— START OF INPUT RECORDS —

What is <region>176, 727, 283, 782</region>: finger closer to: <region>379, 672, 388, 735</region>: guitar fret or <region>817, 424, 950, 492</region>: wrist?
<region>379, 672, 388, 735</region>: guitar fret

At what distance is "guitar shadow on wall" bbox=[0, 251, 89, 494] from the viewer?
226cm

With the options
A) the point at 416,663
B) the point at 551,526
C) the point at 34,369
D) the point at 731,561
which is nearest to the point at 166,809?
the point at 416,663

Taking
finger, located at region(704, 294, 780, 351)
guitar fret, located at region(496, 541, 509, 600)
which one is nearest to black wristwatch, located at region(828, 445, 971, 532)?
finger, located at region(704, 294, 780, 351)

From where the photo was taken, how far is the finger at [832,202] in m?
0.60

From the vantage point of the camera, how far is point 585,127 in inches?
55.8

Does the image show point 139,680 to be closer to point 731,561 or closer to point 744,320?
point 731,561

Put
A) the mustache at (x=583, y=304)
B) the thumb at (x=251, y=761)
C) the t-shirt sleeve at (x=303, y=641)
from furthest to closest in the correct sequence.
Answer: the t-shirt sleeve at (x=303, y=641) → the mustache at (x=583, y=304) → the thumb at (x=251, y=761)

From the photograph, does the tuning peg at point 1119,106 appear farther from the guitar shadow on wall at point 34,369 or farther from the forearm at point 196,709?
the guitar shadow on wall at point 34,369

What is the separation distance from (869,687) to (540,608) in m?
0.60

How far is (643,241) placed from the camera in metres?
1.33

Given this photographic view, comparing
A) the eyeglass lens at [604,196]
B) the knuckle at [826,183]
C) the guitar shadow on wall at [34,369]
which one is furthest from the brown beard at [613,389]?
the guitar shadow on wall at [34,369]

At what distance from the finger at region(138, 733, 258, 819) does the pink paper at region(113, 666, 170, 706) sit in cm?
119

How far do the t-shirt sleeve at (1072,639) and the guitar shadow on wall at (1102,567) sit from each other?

— END OF INPUT RECORDS —

__SET TASK__. Substitute "viewpoint" for "vantage point" in the lines from the first one through the line containing "Answer: the t-shirt", and reproduce those lines with nothing else altered.

__SOLVED EXERCISE__.
What is <region>176, 727, 283, 782</region>: finger closer to: <region>379, 672, 388, 735</region>: guitar fret or <region>817, 424, 950, 492</region>: wrist?
<region>379, 672, 388, 735</region>: guitar fret

At what distance is "guitar shadow on wall" bbox=[0, 251, 89, 494] from the viewer?
226cm

With the options
A) the point at 416,663
B) the point at 551,526
C) the point at 34,369
D) the point at 731,561
which is nearest to the point at 166,809?
the point at 416,663

Taking
finger, located at region(704, 294, 780, 351)
guitar fret, located at region(496, 541, 509, 600)
which one is nearest to black wristwatch, located at region(828, 445, 971, 532)?
finger, located at region(704, 294, 780, 351)

From where the photo was taken, how far is the finger at [832,202] in m?
0.60

From the viewpoint of the camera, how far is point 585,127 in inches?
55.8

Does the image show point 139,680 to be closer to point 731,561 or closer to point 744,320?
point 731,561

Put
A) the mustache at (x=583, y=304)
B) the thumb at (x=251, y=761)
C) the t-shirt sleeve at (x=303, y=641)
from furthest to closest in the correct sequence.
Answer: the t-shirt sleeve at (x=303, y=641) → the mustache at (x=583, y=304) → the thumb at (x=251, y=761)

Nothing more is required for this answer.